As discussed in the LWS Preliminary, there are two main types of land-use rights in China: “granted” (sometimes referred to as “conveyed”) and “allocated.” The GOC transfers allocated land-use rights to state entities for a nominal one-time charge and annual fee. These allocated land-use rights do not expire, may not be leased or mortgaged, and can be transferred (or shared for commercial purposes) legally only if they are first converted to granted land-use rights, i.e., those rights transferred to private entities as described below. See August 30 Memorandum at 43, citing to Ho, Samuel P.S., and Lin, George C.S., “Emerging Land Markets in Rural and Urban China: Policies and Practices” (The China Quarterly, 2003), 687-8, stating that “(a)llocation is used to dispense land use right to state-owned or non profit users without time limits and conveyance is used to transfer land-use rights to commercial users for a fixed period . . . state units are able to obtain land use rights at costs that are much lower than those paid by commercial users and with no time limit.” Allocated land-use rights are substantially different from granted land-use rights, which were the type of land-use rights at issue in the LWS Preliminary. Granted land-use rights can be purchased by private entities directly from the government on the “primary market” or from other granted land-use rights holders on the “secondary” market. Granted land-use rights can be transferred or mortgaged and require a large up-front fee, but carry no annual fees aside from taxes. See August 30 Memorandum at 43-44. Therefore, the information on the record indicates that allocated land-use rights, which can only be transferred to state entities and which are subject to significantly different terms than granted land-use rights, are specific to SOEs pursuant to section 771(5A)(D)(i) of the Act.

Accordingly, the Department preliminarily determines that certain land-use rights of Guizhou Tire, provided after December 11, 2001, are countervailable. The allocated land rights provided to Guizhou Tire are available only to SOEs and thus are specific under section 771(5A)(D)(i) of the Act. We further determine that the GOC's provision of land rights is a financial contribution within the meaning of section 771(5)(D)(iii).

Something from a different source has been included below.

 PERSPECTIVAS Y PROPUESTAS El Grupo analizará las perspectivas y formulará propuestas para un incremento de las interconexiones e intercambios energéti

Finally, the Department has determined that the provision of these rights provided a benefit pursuant to 19 CFR 351.511(a). Pursuant to section 771(5)(E)(iv) of the Act, a benefit is conferred when the government provides a good or service for less than adequate remuneration. Section 771(5)(E) of the Act further states that “the adequacy of remuneration shall be determined in relation to prevailing market conditions for the good or service being provided in the country which is subject to the investigation or review. Prevailing market conditions include price, quality, availability, marketability, transportation, and other conditions of sale.” Section 351.511(a)(2) of the Department's regulations sets forth the basis for identifying comparative benchmarks for determining whether a government good or service is provided for less than adequate remuneration. These potential benchmarks are listed in hierarchical order by preference: (1) market prices from actual transactions within the country under investigation; (2) world market prices that would be available to purchasers in the country under investigation; or (3) an assessment of whether the government price is consistent with market principles.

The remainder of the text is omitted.